Stored entries
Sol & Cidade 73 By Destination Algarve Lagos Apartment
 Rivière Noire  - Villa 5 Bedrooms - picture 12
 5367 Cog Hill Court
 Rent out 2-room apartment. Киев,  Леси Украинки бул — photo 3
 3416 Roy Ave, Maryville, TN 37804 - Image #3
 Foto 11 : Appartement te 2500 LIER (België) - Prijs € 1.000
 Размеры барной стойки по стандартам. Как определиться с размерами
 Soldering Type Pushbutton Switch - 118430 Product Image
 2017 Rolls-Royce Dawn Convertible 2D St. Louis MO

# [To do]
Line by line, set the records above down again exactly.

# [Answer space]
Sol & Cidade 73 By Destination Algarve Lagos Apartment
 Rivière Noire  - Villa 5 Bedrooms - picture 12
 5367 Cog Hill Court
 Rent out 2-room apartment. Киев,  Леси Украинки бул — photo 3
 3416 Roy Ave, Maryville, TN 37804 - Image #3
 Foto 11 : Appartement te 2500 LIER (België) - Prijs € 1.000
 Размеры барной стойки по стандартам. Как определиться с размерами
 Soldering Type Pushbutton Switch - 118430 Product Image
 2017 Rolls-Royce Dawn Convertible 2D St. Louis MO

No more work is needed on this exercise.